There needs to be trust at some level, and trust in Apple the entity to not be outright lying about its thoroughly documented security posture is a reasonable level of trust for most people on the planet, including those who are at very real risk of targeted attack by state-level actors.
If you use bitlocker in the default, insecure way, where the TPM is configured to hand the decryption keys over to the enrolled Windows environment automatically, you can just get an LPE to access the running Windows environment after it boots. That's what I think the published exploit does. It really isn't even related to bitlocker itself, right?
AIUI, TPM+PIN should actually mean the TPM itself cannot release the keys because the PIN hash is actually part of the key material.
So what would a TPM+PIN exploit even look like?

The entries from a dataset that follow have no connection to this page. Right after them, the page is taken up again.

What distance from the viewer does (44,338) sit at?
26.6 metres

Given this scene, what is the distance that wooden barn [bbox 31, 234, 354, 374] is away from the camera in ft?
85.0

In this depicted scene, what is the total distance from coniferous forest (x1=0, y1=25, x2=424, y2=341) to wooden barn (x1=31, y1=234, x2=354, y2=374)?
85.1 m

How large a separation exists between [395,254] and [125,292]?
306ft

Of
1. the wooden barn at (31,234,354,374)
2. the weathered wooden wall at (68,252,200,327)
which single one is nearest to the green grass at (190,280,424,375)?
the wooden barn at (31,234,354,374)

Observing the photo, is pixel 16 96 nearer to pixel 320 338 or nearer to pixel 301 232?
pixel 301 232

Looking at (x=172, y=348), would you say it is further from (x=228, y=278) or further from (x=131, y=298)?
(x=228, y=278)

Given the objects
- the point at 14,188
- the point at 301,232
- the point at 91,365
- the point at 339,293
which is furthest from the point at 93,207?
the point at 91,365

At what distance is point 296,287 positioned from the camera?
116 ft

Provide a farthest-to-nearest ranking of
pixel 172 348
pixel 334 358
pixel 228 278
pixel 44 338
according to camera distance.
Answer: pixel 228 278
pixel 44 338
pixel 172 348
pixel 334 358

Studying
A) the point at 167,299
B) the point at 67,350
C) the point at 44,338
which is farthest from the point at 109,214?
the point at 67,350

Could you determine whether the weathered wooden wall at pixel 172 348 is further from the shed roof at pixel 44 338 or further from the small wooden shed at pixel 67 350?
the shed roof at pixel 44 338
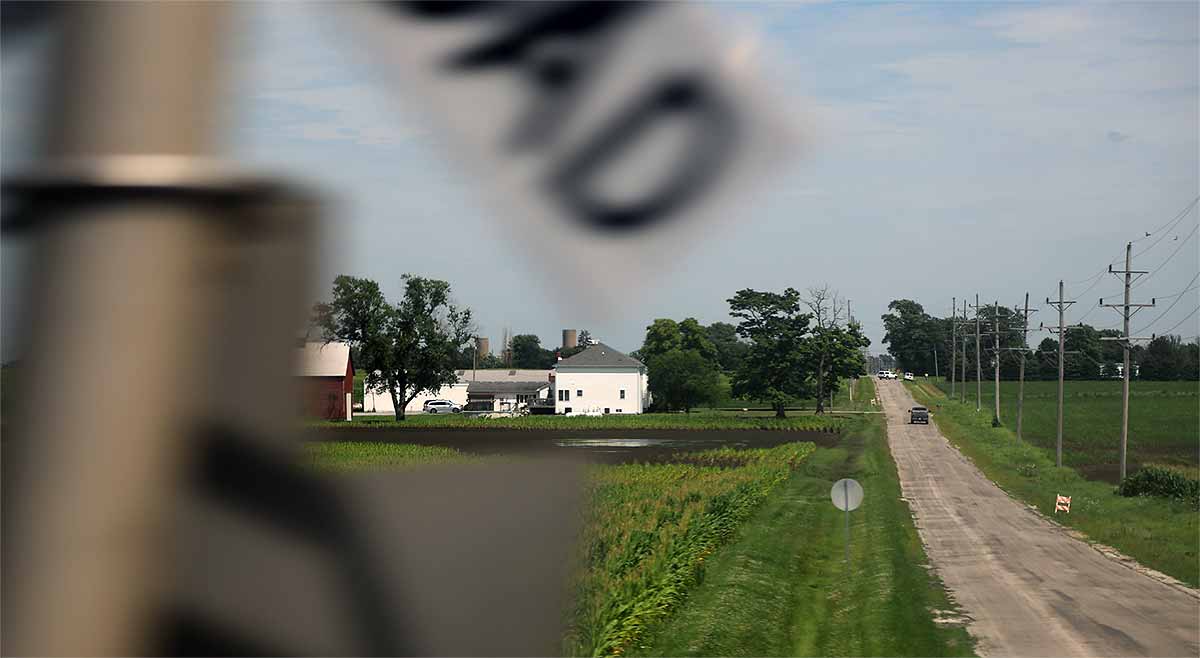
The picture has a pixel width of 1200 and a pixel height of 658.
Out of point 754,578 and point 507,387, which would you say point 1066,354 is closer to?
point 754,578

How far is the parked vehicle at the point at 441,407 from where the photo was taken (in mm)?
1120

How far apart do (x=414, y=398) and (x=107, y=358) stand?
1.69ft

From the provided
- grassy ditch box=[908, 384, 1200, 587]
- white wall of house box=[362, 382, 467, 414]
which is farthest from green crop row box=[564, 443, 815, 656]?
grassy ditch box=[908, 384, 1200, 587]

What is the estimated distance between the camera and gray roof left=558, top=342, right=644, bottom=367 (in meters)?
0.85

Or if you have physical access, you can probe the TPM chip with a SPI decoder to get the key directly: https://post-cyberlabs.github.io/Offensive-security-publicat...
Another method is via PXE (still not patched on most systems apparently): https://github.com/andigandhi/bitpixie
> TPM+PIN should actually mean the TPM itself cannot release the keys
It does release the (wrapped) key actually (the above cyberlabs link explains it), it's just that the KP data this time has additional layers of encryption that are based on the PIN, which is decrypted in software after the fact. This means you can crack it offline. With the default minimum of 6 digits you can probably bruteforce it within a day.
If you're paranoid I might suggest switching to a full password-based pre-boot auth option instead of the PIN.
> BitLocker hashes the user-specified personal identification number (PIN) by using SHA-256, and the first 160 bits of the hash are used as authorization data sent to the TPM to seal the volume master key.
So what's actually happening is that the PIN is used to derive an authValue passed to the TPM, which compares it to the expected value, and can trigger lockout on too many mismatches.
I can't find specifics to how Windows configures the TPM wrt. lockout, but the mechanism described in the article appeared fishy to me, and contradicts official docs. It also would not make sense that TPM+PIN was known to be safe against bus sniffing attacks if it would still reveal all data required to brute-force the PIN.
[1] https://learn.microsoft.com/en-us/windows/security/operating...
So this person's claim to have a TPM+PIN attack might imply they are able to use the same LPE to get a (PIN-encrypted) key from the TPM then they can simply brute force?
https://blog.scrt.ch/2024/10/28/privilege-escalation-through...
This one does say "it appears that the user’s PIN is sent to the TPM which releases the intermediate key only if the provided secret is correct, thus effectively preventing offline bruteforce attacks."
Given this, I can't see how it would be possible for anything like YellowKey to work on a cold booted TPM+PIN system without someone already knowing the PIN.
Perhaps when the exploit author said "it works with PIN" they meant "it works if you enter the correct PIN"... or they are just lying. I'm not sure.
I also disagree that the PIN bypass would be "10 times more impressive," but that's just my professional opinion.